RECORDED DATA -
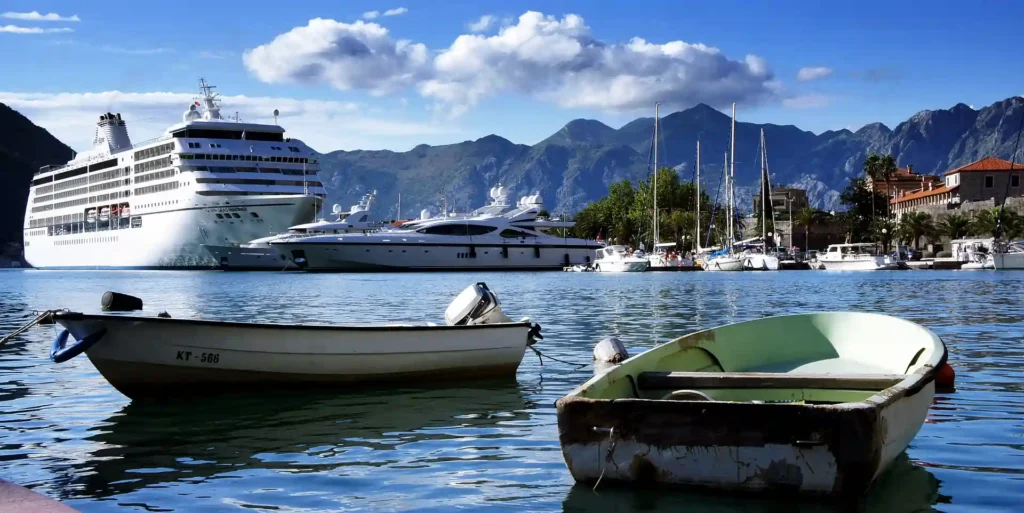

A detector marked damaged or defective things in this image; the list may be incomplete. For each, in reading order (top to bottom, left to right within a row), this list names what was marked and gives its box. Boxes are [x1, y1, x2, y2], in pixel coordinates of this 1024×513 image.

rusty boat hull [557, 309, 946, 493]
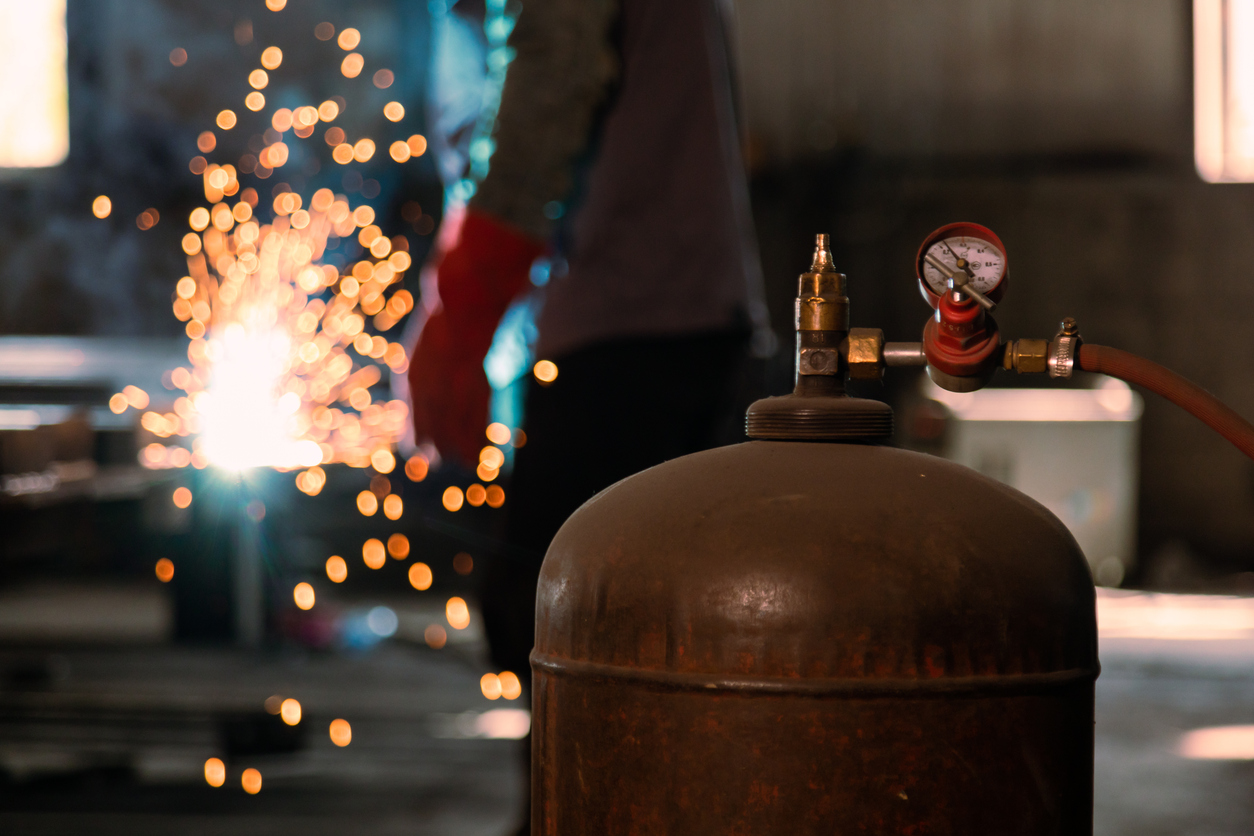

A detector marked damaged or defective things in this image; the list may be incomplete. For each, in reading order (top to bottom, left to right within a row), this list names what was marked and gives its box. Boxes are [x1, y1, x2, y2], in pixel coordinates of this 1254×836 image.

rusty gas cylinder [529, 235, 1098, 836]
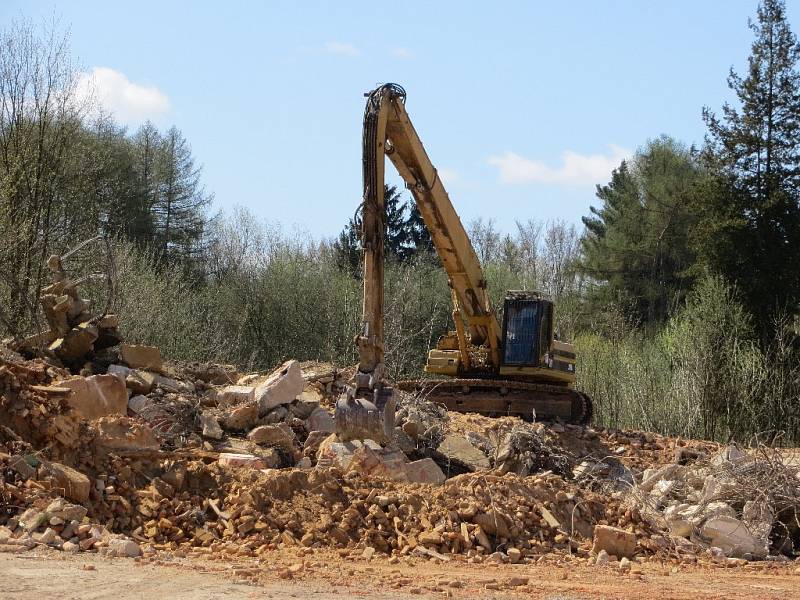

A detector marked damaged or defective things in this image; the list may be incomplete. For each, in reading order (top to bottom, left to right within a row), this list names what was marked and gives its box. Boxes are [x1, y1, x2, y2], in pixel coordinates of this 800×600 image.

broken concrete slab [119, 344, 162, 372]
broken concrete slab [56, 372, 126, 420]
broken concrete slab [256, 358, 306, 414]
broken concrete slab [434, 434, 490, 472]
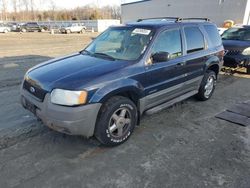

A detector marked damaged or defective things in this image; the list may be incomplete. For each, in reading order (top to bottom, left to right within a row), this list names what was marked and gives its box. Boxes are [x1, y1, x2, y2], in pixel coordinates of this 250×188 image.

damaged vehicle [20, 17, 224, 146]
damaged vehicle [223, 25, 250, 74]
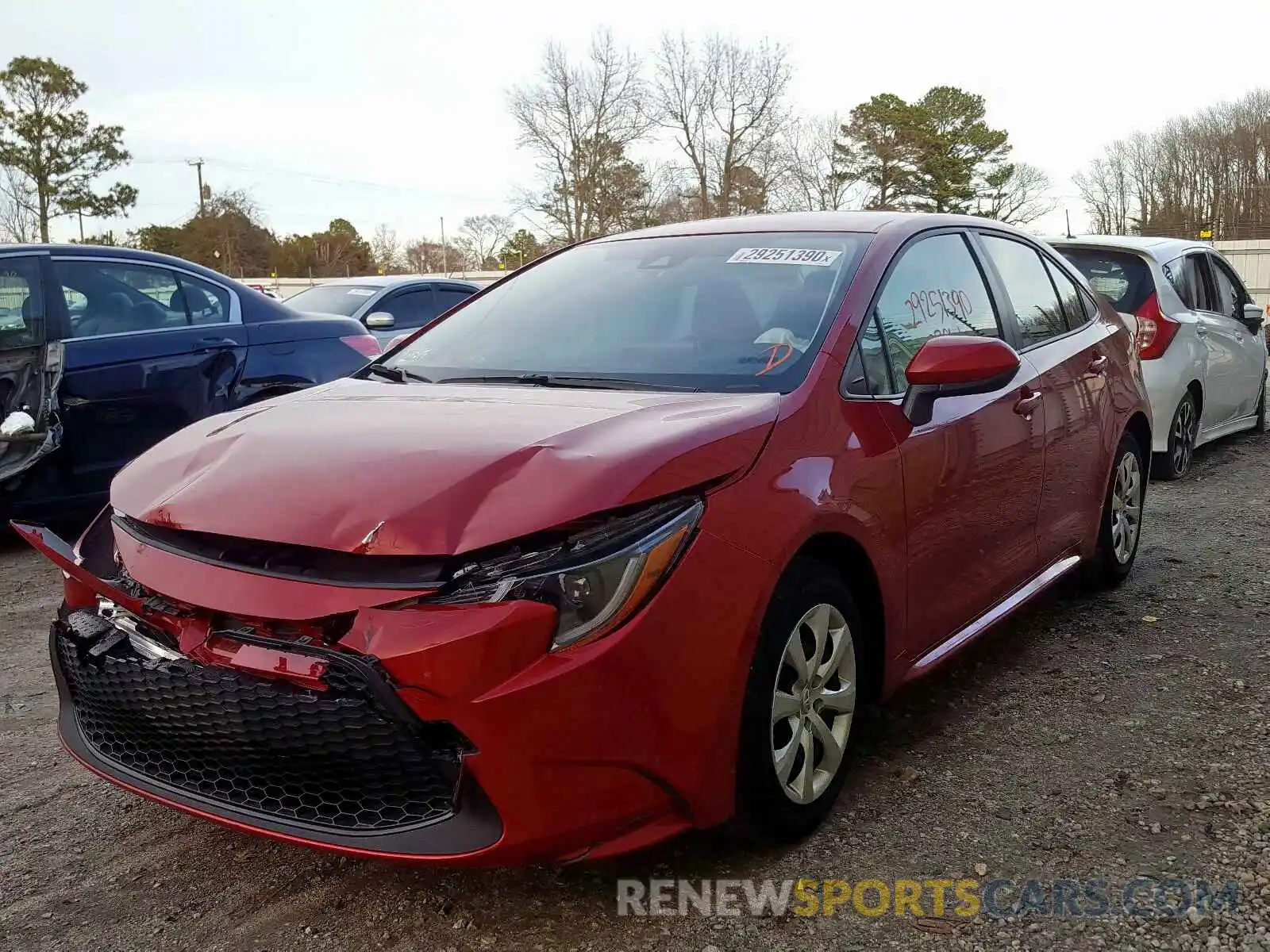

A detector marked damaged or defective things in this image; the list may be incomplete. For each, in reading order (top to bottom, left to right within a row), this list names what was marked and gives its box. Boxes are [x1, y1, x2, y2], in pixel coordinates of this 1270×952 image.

WORK TO BE COMPLETED -
Copy out every entry above word for word, leaving out the pictures.

REPLY TO THE EXERCISE -
A detector marked damaged or defective things in this image; the list may be incomplete. For each, in reading order (top to bottom, left to right within a row), this list names what was marked and gives its box. Boxes are [x1, y1, x2, y2], in pixel coordinates of this 1024×513 image.

rusty boat hull [557, 309, 946, 493]

A detector marked damaged or defective things in this image; the list may be incomplete. For each, in reading order (top to bottom, left to right within a row), this list names what was marked and gives its box. Boxes are [x1, y1, x2, y2], in pixel coordinates of this 1254×836 image.

rusty gas cylinder [529, 235, 1098, 836]

A detector marked damaged or defective things in this image; the list may be incomplete. For each, in reading order (top to bottom, left to right within a row), this list names what was marked and gives its box. Boxes are [x1, y1, x2, y2], in pixel coordinates of this 800×600 image.

broken concrete slab [119, 344, 162, 372]
broken concrete slab [56, 372, 126, 420]
broken concrete slab [256, 358, 306, 414]
broken concrete slab [434, 434, 490, 472]

A detector marked damaged or defective things in this image; the list may be incomplete. For each, in reading order (top to bottom, left to right within a row), this list names what was marked and gives its box. Boxes are [x1, y1, x2, y2], in pixel coordinates of this 250×188 image.

damaged vehicle [20, 17, 224, 146]
damaged vehicle [223, 25, 250, 74]

A detector marked damaged or defective things in this image; the list may be incomplete. For each, in reading order (top to bottom, left to right within a row), this list names what was marked and gives its box. Boxes are [x1, y1, x2, y2], in pixel coordinates of this 1270×952 image.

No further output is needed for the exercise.